Spirits/ghosts: doubt lost danger dangerous clear life criminal law friend memory powers presence death care fear

Time: night heard morning evening clock ten past waiting house thirty usual surprise found quarter quiet

Crime: house found examined night body showed show clue signs finally death proved carefully carried servant

Money: years money ago twenty hundred lady king pounds gold months pay photograph age year thousand

Deduction process: case interest facts points point investigation remarked give follow incident theory interesting obvious run conclusion

Family: father made left happened death poor mother imagine story returned died strange mad truth butler

Though I found topic modeling to be an interesting concept and distant reading tool, I thought it was difficult to understand when I was configuring and selecting my own topics.  I don’t think I was able to spend enough time with the program.  Since I don’t have any background with programming, I felt like there was something I was missing.  It was difficult for me even to get MALLET to compute the data in the first place.  After that, I could go through the lists of words and find how many times they were used and, to an extent, the way they related each other – so I was able to better grasp the use for this tool.  Looking at the words this way appears to be more effective in finding information about a lot of text, as opposed to a word cloud.  A word cloud will display all of the words randomly and show their frequency [like above, displaying the frequency of the words in my topics]; MALLET will list words in relation to each other, so a reader will get a better idea of the themes throughout the collection of literature.  In theory, this word cloud should illustrate a very condensed version of the Sherlock Holmes stories, but these are only words based on my selections of topics from topic modeling.  To any reader outside of this blog, the word cloud above [which focuses mostly on death and bodies and seems to make the stories out to be much more morbid than they really are] could not possibly produce an authentic understanding of the text.

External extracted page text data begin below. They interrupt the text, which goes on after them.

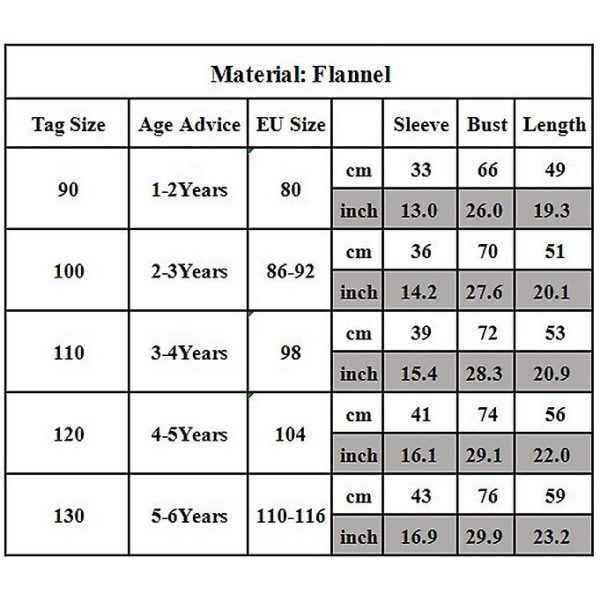 Material: Flannel

| Tag Size | Age Advice | EU Size | | Sleeve | Bust | Length |
|---|---|---|---|---|---|---|
| 90 | 1-2Years | 80 | cm | 33 | 66 | 49 |
| | | | inch | 13.0 | 26.0 | 19.3 |
| 100 | 2-3Years | 86-92 | cm | 36 | 70 | 51 |
| | | | inch | 14.2 | 27.6 | 20.1 |
| 110 | 3-4Years | 98 | cm | 39 | 72 | 53 |
| | | | inch | 15.4 | 28.3 | 20.9 |
| 120 | 4-5Years | 104 | cm | 41 | 74 | 56 |
| | | | inch | 16.1 | 29.1 | 22.0 |
| 130 | 5-6Years | 110-116 | cm | 43 | 76 | 59 |
| | | | inch | 16.9 | 29.9 | 23.2 |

When I chose my topics, I picked out the ones that were the most intriguing to me.  Some were simple and some didn’t make sense – for example, the final topic [the one I had forgotten] makes so little sense to me I don’t know how to title it, whereas the “woman” topic features only words that have direct correlations with the female gender.  For the “family” topic, I finally chose that word to represent them all primarily because of “mother” and “father.”  However, I still wonder what “strange,” “mad,” and “truth” have to do with the topic.  Perhaps “family” is incorrect and the topic is really to do with “storytelling,” which is prevalent in the Holmes stories.  Sherlock’s clients and/or Sherlock himself tell their stories in every individual mystery.  Many of the topics feature at least one word that throws me off of what I think the topic is in general.  So, for me, there is still a disconnect in the idea of distant reading as a comprehensible look at lots of text, but I’m really enjoying looking at new technological ways to consider and discuss literature.